Final answer:
The correction of the student's age from 12 to 21 in the data set may or may not affect the sample median. Because we lack the full data set and do not know the original position of the incorrectly entered age relative to the median, we cannot determine what the impact on the median will be.
Step-by-step explanation:
When correcting an error in the data set related to the age of a BYU-Idaho student from 12 to 21 years old, we must consider the effect on the sample median. The median is the middle value of a data set when it is ordered from least to greatest.
In a sample of 100 students, the 50th and 51st values (assuming the data is ordered) determine the median. By increasing an age in the lower part of the data set (from 12 to 21), we are moving a value from below the median range to a value that could be near or above the median range.
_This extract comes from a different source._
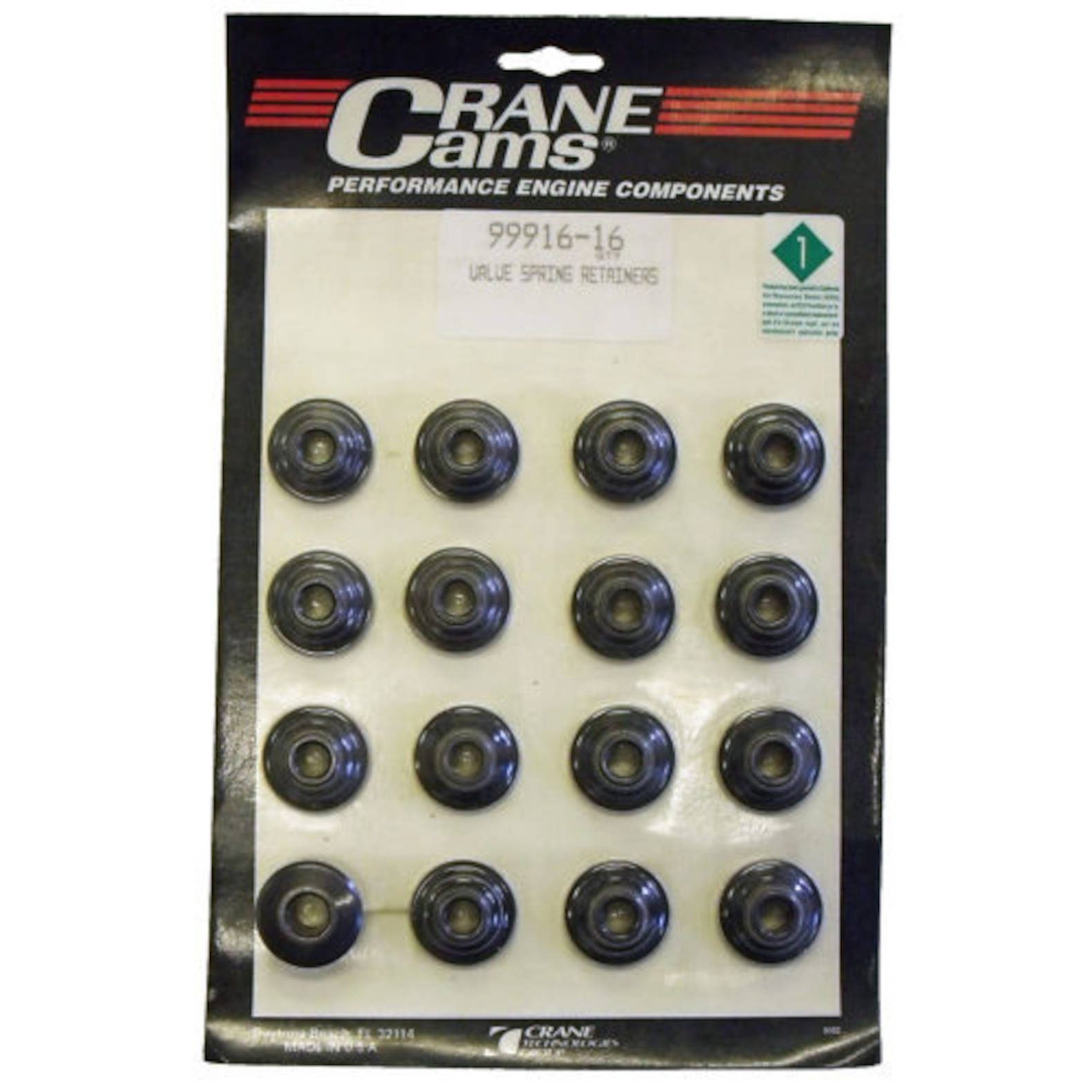 Crane Cams 99916-16 Steel Valve Spring Retainers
However, without the full data set, it is impossible to say definitively whether the sample median will increase, decrease, or stay the same.
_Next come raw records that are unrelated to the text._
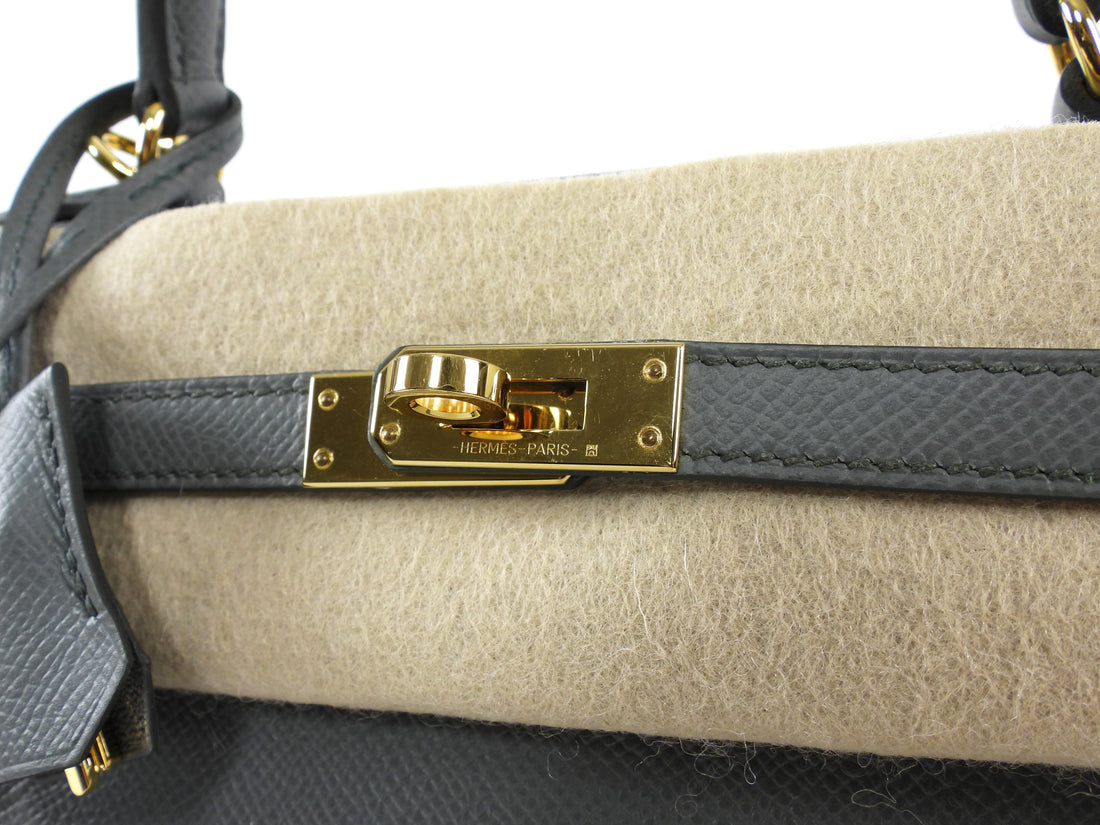 Hermes Vert Amande 2021 Kelly 25 Sellier Epsom Bag GHW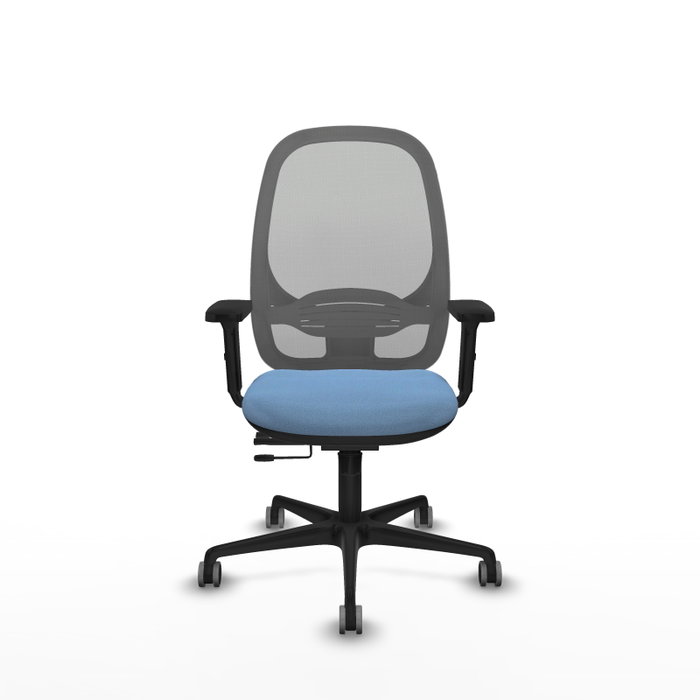 PIQUERAS Y CRESPO Silla de oficina Cilanco Azul cielo con respaldo Gris PIQUERAS Y CRESPO Silla de oficina Cilanco Azul cielo con respaldo Gris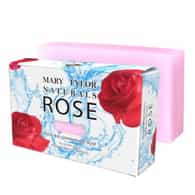 Rose Soap bar, 4oz, 100% Pure and Natural, Cruelty Free, Non-GMO – Relaxing Aroma, Hand Made for Men & Women, Great for Hair, Face and Body made from organic oils, Distributed by Mary Tylor Naturals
If the originally incorrect age (12) were below the median, changing it to 21 could potentially raise the median if 21 is above the current median. If the incorrect age is within the lower 50% of the data but not at or below the 50th position in the ordered set, then correcting the age to 21 might increase the 51st value but will not affect the median.
Conversely, if the incorrect age is already above the median, correcting it will not affect the median at all. Since we do not know the exact position of the 12-year-old in the ordered data set relative to the median, option D) It is not possible to determine this without the full data set, is the accurate response to what will happen to the sample median upon making the correction.